** start of Given records **
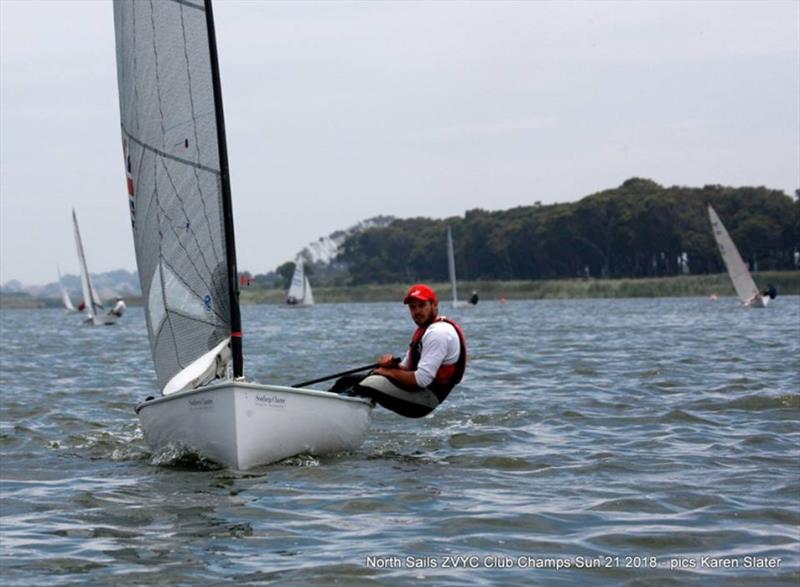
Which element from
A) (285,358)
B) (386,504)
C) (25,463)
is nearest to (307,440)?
(386,504)

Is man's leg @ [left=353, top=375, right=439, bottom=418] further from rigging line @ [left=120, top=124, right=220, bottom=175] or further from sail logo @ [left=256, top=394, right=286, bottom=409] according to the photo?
rigging line @ [left=120, top=124, right=220, bottom=175]

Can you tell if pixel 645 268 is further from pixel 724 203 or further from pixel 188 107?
pixel 188 107

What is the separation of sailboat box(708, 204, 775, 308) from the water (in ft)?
113

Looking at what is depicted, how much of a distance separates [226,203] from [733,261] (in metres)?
42.3

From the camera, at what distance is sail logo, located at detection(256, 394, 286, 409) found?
8.73 m

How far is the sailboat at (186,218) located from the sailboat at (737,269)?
4090cm

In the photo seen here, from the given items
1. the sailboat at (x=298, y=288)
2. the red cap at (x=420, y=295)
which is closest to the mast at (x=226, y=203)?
the red cap at (x=420, y=295)

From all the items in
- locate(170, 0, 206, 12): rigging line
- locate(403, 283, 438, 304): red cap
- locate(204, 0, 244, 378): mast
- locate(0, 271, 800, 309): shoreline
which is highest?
locate(170, 0, 206, 12): rigging line

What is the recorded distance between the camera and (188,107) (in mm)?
9797

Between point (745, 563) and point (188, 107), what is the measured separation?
5.63m

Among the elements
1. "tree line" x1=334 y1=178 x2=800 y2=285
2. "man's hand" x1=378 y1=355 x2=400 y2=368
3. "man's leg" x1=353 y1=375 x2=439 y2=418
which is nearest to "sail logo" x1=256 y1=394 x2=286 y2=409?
"man's leg" x1=353 y1=375 x2=439 y2=418

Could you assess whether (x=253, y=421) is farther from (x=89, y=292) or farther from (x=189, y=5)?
(x=89, y=292)

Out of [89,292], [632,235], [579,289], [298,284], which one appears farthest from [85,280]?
[632,235]

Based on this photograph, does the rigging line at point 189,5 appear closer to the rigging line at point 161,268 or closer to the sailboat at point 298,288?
the rigging line at point 161,268
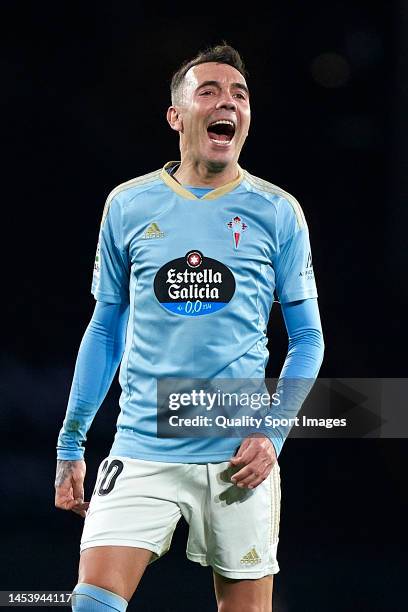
** end of Given records **
• _Task prompt_
Reproduce all of the material above word for word, omitting the pictures.

• _Correct answer_
Which element from
A) (285,358)
B) (386,504)
C) (25,463)
is nearest to (307,440)?
(386,504)

Is man's leg @ [left=353, top=375, right=439, bottom=418] further from rigging line @ [left=120, top=124, right=220, bottom=175] or further from sail logo @ [left=256, top=394, right=286, bottom=409] according to the photo?
rigging line @ [left=120, top=124, right=220, bottom=175]

Can you tell if pixel 645 268 is further from pixel 724 203 or further from pixel 188 107?
pixel 188 107

What is the separation of sailboat box(708, 204, 775, 308) from the water (in ft)?
113

Looking at what is depicted, how much of a distance separates [226,203] from [733,261] (in metres)?
42.3

From the camera, at what distance is sail logo, located at detection(256, 394, 286, 409) found?
8.73 m

How far is the sailboat at (186,218) located from the sailboat at (737,269)?
4090cm

In the photo seen here, from the given items
1. the sailboat at (x=298, y=288)
2. the red cap at (x=420, y=295)
which is closest to the mast at (x=226, y=203)?
the red cap at (x=420, y=295)

From all the items in
- locate(170, 0, 206, 12): rigging line
- locate(403, 283, 438, 304): red cap
- locate(204, 0, 244, 378): mast
- locate(0, 271, 800, 309): shoreline
which is highest?
locate(170, 0, 206, 12): rigging line

What is the recorded distance between the camera and (188,107) (in mm)?
9797

Between point (745, 563) and point (188, 107), what is the measured separation?
5.63m

Among the elements
1. "tree line" x1=334 y1=178 x2=800 y2=285
2. "man's hand" x1=378 y1=355 x2=400 y2=368
3. "man's leg" x1=353 y1=375 x2=439 y2=418
which is nearest to "sail logo" x1=256 y1=394 x2=286 y2=409?
"man's leg" x1=353 y1=375 x2=439 y2=418

Could you assess whether (x=253, y=421) is farther from (x=89, y=292) or farther from (x=189, y=5)?
(x=89, y=292)

Out of [89,292], [632,235], [579,289], [298,284], which one appears farthest from [85,280]?
[632,235]

Based on this photograph, does the rigging line at point 189,5 appear closer to the rigging line at point 161,268 or closer to the sailboat at point 298,288?
the rigging line at point 161,268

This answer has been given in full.